[PASSAGE SHOWN — start]

Medications and Safety During Pregnancy
Women who take medication for anxiety, depression or other behavioral health conditions worry about whether they’ll need to discontinue use when they conceive. For years, well-intentioned care providers believed this to be the only clinically responsible solution. The reason for this was simple: because it’s considered unethical to test medication on pregnant and nursing mothers, there was no literature to provide evidence for safety.
But we’ve come a long way, and the field of perinatal psychiatry has evolved a great deal. We now have evidence that supports the safety and efficacy of certain medications for some women in the perinatal period from observation and practiced-based data. This is an important piece of the puzzle, as we also know from empirical and longitudinal studies that babies are at a much greater risk for developmental, cognitive and behavioral issues when one or both parents suffer from an untreated mental health condition.

[PASSAGE SHOWN — finish]
[DATASET CONTENT — start]

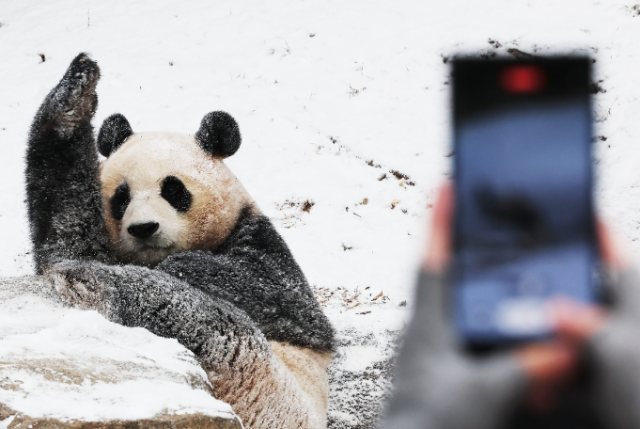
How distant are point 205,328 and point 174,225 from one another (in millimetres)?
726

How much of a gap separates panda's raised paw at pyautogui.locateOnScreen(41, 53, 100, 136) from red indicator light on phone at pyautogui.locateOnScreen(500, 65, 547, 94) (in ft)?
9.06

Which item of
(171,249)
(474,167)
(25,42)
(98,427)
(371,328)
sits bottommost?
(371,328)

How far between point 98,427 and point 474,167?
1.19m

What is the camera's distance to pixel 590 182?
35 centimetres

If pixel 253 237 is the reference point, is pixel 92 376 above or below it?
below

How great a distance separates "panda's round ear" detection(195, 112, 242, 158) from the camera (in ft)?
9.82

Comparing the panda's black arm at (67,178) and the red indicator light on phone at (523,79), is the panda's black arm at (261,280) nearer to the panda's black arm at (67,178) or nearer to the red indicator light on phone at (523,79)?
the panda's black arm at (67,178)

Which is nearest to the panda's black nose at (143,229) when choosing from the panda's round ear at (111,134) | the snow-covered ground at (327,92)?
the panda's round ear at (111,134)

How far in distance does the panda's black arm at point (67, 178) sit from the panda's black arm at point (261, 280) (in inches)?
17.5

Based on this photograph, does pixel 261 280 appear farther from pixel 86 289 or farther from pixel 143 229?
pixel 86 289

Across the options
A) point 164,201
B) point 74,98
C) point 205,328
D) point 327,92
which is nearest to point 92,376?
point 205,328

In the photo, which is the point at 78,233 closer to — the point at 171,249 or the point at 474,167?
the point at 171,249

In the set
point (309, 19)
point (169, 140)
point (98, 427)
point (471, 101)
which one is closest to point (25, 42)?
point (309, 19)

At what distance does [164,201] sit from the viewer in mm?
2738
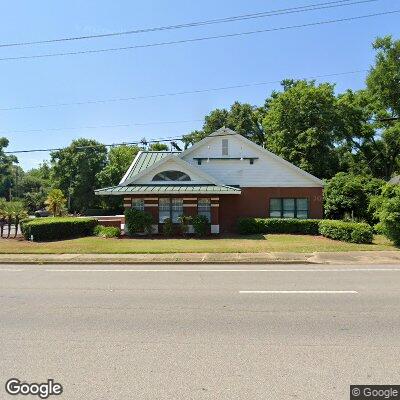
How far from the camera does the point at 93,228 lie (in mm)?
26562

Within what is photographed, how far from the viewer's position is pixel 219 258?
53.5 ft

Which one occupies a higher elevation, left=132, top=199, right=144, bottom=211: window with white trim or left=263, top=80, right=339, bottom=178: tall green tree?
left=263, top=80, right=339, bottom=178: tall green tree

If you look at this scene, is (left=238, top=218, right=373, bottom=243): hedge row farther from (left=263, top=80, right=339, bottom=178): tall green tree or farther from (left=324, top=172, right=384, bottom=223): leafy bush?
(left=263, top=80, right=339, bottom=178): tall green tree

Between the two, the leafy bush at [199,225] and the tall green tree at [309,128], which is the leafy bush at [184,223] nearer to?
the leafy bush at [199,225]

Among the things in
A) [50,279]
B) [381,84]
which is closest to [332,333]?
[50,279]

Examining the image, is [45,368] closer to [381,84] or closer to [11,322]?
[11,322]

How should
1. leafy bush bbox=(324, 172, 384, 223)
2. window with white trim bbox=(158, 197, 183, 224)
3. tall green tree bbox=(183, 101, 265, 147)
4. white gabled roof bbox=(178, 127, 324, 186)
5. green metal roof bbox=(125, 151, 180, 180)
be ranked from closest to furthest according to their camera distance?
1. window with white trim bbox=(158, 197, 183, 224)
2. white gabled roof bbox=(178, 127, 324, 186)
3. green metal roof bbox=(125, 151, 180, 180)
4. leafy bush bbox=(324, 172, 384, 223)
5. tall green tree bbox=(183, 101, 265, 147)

[DATASET CONTENT — finish]
[DATASET CONTENT — start]

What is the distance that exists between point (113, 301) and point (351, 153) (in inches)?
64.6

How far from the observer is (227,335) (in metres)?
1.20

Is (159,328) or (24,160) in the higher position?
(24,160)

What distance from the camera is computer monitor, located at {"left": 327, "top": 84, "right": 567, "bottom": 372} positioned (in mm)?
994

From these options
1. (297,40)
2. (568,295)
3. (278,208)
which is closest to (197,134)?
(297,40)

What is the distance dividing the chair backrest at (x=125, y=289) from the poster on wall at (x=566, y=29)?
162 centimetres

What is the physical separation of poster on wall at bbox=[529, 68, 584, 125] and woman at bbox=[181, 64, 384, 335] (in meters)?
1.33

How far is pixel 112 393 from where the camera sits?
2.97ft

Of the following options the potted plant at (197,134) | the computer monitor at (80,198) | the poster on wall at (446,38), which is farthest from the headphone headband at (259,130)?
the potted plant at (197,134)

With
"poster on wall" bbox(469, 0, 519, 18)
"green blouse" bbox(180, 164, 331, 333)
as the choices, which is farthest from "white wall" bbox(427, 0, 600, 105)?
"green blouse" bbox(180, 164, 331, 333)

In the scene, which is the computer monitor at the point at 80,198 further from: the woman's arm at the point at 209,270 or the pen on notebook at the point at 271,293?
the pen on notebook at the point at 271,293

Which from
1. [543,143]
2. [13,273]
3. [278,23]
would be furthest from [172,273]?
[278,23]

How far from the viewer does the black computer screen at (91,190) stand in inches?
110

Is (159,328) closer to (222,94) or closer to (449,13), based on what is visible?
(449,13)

[DATASET CONTENT — finish]

- EXERCISE SET
**A.** In the passage on medication use during pregnancy, why was there no literature providing evidence for the safety of these medications?
**B.** Repeat the passage on medication use during pregnancy word for word, starting at "But we’ve come" and ending at "mental health condition.".

- TASK-BY-TASK OUTPUTS
**A.** It is considered unethical to test medication on pregnant and nursing mothers.

**B.**
But we’ve come a long way, and the field of perinatal psychiatry has evolved a great deal. We now have evidence that supports the safety and efficacy of certain medications for some women in the perinatal period from observation and practiced-based data. This is an important piece of the puzzle, as we also know from empirical and longitudinal studies that babies are at a much greater risk for developmental, cognitive and behavioral issues when one or both parents suffer from an untreated mental health condition.